### TASK STATEMENT
Rewrite the lines of the material below as a single numbered list, skipping blank lines and leaving out the pictures.

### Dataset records
• • •
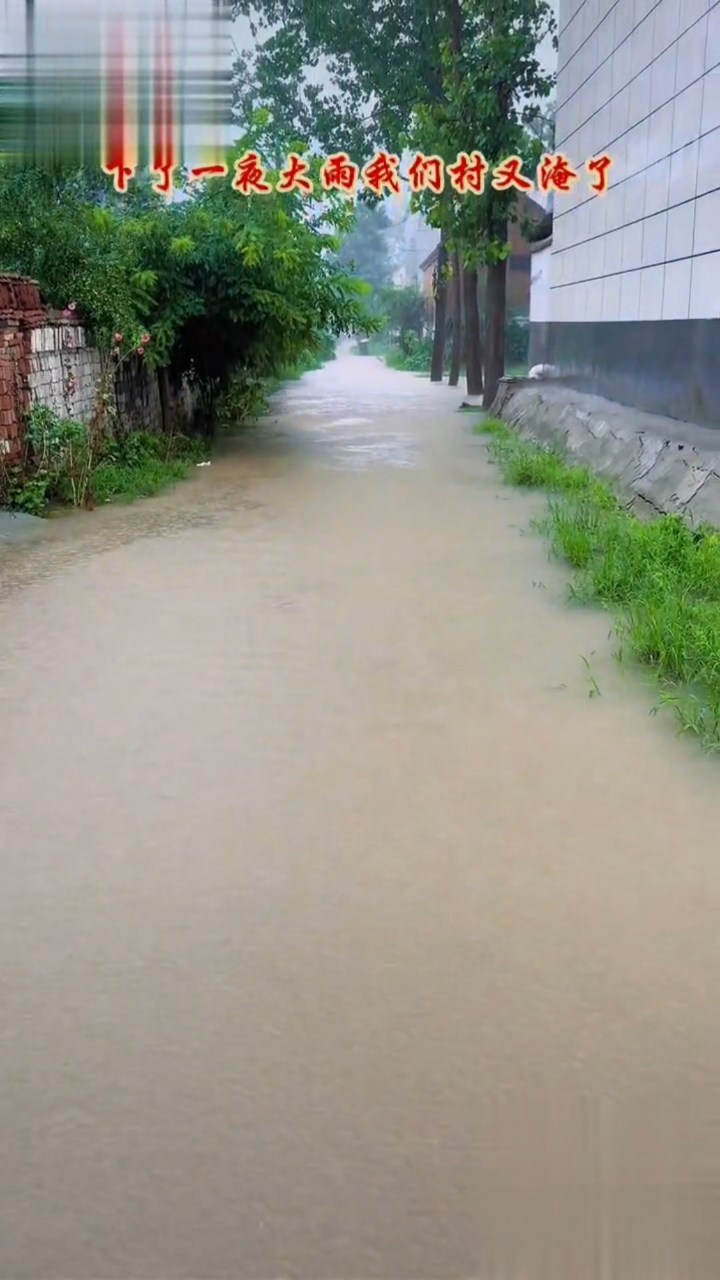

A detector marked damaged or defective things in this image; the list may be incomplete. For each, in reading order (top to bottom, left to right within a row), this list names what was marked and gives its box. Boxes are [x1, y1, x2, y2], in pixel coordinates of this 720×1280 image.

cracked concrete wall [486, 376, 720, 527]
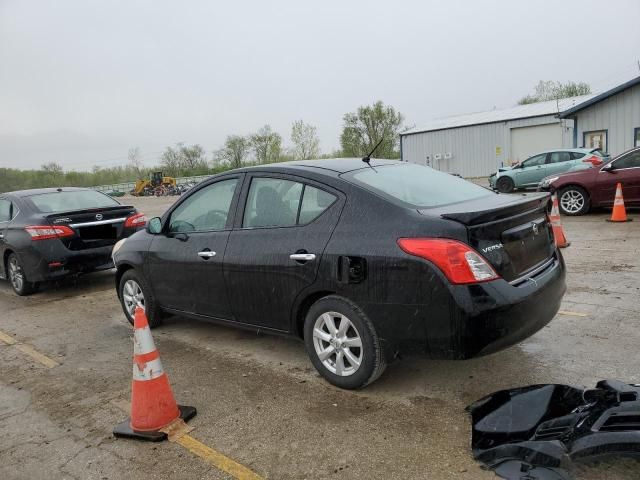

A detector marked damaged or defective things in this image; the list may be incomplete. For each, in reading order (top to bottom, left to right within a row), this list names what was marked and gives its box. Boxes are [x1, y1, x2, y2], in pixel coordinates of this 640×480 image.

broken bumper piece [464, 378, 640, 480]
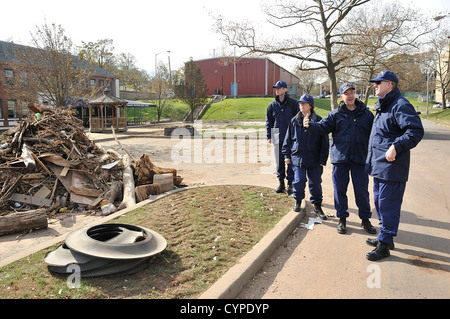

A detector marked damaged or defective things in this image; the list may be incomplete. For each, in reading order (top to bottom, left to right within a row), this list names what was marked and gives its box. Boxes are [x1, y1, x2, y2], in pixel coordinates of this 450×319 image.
• • •
### EXERCISE OUTPUT
1. A detector marked damaged or defective things in this image; the list may be incomplete. For each, in reading order (top to bottom, left to right within a row), this list names what was marked and gives its box. Boxes are [x1, y1, x2, y2], in pixel coordinates of this 720×1280 image.
2. cracked concrete wall [486, 376, 720, 527]
3. A detector marked damaged or defective things in this image; the list may be incomplete. For each, in reading order (top to bottom, left to right within a row), this list names what was marked and gives its box. Boxes are [x1, y1, x2, y2], in pixel coordinates of this 640×480 image.
4. broken bumper piece [464, 378, 640, 480]
5. A detector marked damaged or defective things in this image; the list may be incomplete. For each, in reading order (top to bottom, left to right within a row), this list names what was marked and gives its box. Boxes are [x1, y1, x2, y2], in pixel coordinates of this 450×319 image.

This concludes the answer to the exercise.